In the cruel shark finning industry, sharks are fished out of the ocean and, while they are still struggling for breath on the ship’s deck, their fins are hacked off, whereupon the live animals is then dumped back into the water to bleed out. These fins are then sold to restaurants in Asia where they are used to make shark fin soup, a much-coveted delicacy.

The United States banned the practice of shark finning in 2000 with the Shark Finning Prohibition Act, but loopholes in the ban left sharks vulnerable. In an attempt to increase legal protection for sharks, the Shark Conservation Act was passed in 2010, and individual states began to implement bans on the sale and trade of fins. While these legislative efforts have been successful in reducing the overall illegal sale of shark fins, the trade has not yet been banned in Savannah, and it is, sadly, booming.
※ ※ ※
■ **WHAT TO DO**
Translate this sentence from the shark finning passage above into Spanish: "The United States banned the practice of shark finning in 2000 with the Shark Finning Prohibition Act, but loopholes in the ban left sharks vulnerable."
※ ※ ※
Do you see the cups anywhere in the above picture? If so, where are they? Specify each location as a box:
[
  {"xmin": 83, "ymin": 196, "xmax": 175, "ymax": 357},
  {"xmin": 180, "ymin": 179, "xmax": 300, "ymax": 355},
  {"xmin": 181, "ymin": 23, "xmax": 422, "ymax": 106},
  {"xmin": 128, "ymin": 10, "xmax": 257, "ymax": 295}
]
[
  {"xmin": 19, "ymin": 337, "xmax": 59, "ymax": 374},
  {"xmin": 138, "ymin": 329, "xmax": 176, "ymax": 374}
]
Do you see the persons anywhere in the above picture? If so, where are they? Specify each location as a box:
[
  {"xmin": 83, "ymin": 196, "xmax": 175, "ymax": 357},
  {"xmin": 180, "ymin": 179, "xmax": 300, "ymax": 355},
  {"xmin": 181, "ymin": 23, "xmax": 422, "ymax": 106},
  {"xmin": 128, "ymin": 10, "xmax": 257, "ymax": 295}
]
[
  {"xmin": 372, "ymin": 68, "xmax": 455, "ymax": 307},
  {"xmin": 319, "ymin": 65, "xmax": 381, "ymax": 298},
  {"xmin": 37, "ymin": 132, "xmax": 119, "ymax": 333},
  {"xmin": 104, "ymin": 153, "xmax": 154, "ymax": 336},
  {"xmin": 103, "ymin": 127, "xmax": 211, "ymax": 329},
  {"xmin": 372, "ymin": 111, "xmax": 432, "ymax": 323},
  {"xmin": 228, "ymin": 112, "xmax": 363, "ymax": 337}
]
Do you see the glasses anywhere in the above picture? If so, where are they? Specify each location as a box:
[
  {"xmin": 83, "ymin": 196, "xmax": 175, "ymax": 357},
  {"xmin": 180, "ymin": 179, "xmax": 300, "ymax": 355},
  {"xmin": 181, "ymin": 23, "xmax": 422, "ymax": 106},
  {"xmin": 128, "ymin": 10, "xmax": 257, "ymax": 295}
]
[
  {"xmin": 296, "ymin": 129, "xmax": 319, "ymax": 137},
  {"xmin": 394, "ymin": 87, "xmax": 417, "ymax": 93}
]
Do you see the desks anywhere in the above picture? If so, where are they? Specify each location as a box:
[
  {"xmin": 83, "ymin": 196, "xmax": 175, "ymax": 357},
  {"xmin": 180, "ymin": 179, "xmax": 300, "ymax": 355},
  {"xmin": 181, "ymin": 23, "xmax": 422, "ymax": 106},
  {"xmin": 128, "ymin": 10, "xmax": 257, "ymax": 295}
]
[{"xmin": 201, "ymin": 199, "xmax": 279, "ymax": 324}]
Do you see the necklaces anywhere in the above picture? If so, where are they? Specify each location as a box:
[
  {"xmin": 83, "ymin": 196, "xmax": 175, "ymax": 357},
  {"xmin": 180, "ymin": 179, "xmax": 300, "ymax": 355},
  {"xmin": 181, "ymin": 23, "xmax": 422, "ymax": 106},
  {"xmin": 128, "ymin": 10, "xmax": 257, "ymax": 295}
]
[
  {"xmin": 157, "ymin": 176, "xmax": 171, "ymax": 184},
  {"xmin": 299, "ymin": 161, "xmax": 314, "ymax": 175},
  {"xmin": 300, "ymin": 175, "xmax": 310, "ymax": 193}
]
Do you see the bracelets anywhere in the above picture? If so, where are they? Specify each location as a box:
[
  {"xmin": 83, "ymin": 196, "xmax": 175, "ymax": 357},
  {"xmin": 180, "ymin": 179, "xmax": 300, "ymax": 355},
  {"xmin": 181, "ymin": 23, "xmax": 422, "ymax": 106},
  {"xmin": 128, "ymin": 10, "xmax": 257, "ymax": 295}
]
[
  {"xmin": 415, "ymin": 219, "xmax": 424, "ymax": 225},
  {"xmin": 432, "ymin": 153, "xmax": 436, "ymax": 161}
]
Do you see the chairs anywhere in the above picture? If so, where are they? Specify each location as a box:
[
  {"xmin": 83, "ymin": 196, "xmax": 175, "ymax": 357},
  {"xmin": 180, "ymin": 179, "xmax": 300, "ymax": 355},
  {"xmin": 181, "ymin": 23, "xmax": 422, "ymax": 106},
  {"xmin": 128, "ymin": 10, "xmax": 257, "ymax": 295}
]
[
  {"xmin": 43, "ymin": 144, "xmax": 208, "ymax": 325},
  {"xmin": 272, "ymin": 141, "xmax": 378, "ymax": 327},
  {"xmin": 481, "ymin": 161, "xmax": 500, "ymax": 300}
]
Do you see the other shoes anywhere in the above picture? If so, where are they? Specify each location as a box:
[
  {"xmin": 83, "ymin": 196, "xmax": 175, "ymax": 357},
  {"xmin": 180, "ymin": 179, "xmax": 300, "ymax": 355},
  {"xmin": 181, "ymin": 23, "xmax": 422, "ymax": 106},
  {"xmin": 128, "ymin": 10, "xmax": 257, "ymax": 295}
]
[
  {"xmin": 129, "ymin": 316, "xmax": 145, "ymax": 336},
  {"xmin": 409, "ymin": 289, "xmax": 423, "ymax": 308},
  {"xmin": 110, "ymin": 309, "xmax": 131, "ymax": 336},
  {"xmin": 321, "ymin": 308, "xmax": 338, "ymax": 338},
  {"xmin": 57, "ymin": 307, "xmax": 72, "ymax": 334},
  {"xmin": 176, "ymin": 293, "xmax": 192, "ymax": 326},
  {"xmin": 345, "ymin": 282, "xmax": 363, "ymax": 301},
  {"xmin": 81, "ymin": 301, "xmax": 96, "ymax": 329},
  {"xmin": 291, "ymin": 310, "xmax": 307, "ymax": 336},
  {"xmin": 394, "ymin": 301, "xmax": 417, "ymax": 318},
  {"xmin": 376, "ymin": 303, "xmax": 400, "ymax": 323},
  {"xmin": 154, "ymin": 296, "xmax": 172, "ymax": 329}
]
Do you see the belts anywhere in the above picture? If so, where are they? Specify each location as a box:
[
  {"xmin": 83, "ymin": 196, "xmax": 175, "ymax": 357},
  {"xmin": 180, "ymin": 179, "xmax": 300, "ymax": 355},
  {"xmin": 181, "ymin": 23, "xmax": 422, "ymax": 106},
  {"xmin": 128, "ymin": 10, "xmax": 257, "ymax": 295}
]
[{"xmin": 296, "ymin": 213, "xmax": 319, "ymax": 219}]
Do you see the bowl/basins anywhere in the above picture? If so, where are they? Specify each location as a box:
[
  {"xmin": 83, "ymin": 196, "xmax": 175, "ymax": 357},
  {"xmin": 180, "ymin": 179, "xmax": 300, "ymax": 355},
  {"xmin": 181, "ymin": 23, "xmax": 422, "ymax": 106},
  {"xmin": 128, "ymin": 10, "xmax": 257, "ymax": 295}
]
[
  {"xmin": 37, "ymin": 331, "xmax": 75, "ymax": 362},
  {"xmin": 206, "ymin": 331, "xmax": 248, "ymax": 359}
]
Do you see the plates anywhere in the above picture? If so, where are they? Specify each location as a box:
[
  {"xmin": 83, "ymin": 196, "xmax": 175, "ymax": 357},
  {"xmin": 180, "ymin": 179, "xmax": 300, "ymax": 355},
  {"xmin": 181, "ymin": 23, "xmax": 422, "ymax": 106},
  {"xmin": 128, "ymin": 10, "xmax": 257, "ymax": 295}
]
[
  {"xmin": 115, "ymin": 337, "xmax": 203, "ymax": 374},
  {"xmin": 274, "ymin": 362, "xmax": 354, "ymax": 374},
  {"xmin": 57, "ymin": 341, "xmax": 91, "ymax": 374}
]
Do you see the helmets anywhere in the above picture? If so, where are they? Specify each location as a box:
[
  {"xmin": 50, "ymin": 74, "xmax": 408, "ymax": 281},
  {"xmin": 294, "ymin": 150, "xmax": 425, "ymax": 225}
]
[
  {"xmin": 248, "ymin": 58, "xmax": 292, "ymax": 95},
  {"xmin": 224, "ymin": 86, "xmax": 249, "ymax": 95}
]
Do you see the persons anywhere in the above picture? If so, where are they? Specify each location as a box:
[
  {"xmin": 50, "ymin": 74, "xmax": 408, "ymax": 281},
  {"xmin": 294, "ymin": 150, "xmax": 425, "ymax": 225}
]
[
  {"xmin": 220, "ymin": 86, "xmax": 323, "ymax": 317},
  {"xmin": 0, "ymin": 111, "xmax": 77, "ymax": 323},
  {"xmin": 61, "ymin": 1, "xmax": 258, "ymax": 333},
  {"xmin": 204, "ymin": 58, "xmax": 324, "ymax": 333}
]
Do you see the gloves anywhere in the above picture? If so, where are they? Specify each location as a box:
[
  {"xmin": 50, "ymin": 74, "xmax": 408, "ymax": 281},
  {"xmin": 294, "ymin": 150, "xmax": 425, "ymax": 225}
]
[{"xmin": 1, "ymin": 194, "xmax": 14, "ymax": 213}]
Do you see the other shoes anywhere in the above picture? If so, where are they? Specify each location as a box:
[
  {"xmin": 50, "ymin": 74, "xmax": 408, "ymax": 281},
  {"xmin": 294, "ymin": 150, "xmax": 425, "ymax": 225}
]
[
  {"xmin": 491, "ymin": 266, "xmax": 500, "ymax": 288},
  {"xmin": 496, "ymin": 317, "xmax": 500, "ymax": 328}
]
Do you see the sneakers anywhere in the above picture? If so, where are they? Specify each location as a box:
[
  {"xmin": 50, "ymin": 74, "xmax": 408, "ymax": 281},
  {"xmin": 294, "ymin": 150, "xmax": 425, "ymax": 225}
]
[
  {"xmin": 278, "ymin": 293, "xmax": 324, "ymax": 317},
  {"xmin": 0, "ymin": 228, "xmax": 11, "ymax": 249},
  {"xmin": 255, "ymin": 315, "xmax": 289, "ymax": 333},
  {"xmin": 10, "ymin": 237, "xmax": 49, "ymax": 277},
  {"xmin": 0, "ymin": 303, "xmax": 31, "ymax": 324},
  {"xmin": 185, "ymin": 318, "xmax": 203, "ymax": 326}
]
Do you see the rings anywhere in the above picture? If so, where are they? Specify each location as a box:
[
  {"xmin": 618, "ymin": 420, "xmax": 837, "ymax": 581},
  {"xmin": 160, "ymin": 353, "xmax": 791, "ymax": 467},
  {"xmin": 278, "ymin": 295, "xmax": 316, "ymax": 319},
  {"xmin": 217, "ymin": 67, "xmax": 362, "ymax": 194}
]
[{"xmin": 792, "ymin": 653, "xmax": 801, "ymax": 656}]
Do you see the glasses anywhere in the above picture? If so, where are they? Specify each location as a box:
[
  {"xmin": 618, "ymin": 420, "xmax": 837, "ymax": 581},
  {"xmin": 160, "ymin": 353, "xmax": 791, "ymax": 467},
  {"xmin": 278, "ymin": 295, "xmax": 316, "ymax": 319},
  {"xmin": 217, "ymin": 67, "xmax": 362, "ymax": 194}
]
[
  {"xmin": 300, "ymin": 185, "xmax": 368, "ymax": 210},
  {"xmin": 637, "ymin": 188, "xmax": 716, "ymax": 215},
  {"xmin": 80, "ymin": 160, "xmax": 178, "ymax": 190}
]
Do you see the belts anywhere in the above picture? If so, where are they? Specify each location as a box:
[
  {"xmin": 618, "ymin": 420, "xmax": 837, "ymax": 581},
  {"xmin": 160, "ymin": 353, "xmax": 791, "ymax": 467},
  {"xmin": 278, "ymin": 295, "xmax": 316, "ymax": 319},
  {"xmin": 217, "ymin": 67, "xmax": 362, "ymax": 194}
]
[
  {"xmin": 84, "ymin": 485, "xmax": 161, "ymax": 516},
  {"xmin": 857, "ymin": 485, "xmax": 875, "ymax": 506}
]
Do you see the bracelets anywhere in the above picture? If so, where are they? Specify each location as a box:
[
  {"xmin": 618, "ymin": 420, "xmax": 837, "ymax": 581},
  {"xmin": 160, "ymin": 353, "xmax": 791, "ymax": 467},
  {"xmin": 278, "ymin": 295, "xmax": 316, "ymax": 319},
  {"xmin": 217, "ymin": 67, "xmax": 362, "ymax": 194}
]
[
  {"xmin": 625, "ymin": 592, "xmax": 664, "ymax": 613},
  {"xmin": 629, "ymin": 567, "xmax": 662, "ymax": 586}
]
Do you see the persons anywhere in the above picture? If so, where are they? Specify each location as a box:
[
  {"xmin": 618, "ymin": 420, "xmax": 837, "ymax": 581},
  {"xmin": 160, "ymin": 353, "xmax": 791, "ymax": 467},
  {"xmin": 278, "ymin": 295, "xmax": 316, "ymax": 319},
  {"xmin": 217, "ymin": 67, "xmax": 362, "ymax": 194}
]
※ ※ ※
■ **TASK ANSWER**
Estados Unidos prohibió la práctica del aleteo de tiburones en 2000 con la Ley de Prohibición del Aleteo de Tiburones, pero los vacíos legales de la prohibición dejaron a los tiburones vulnerables.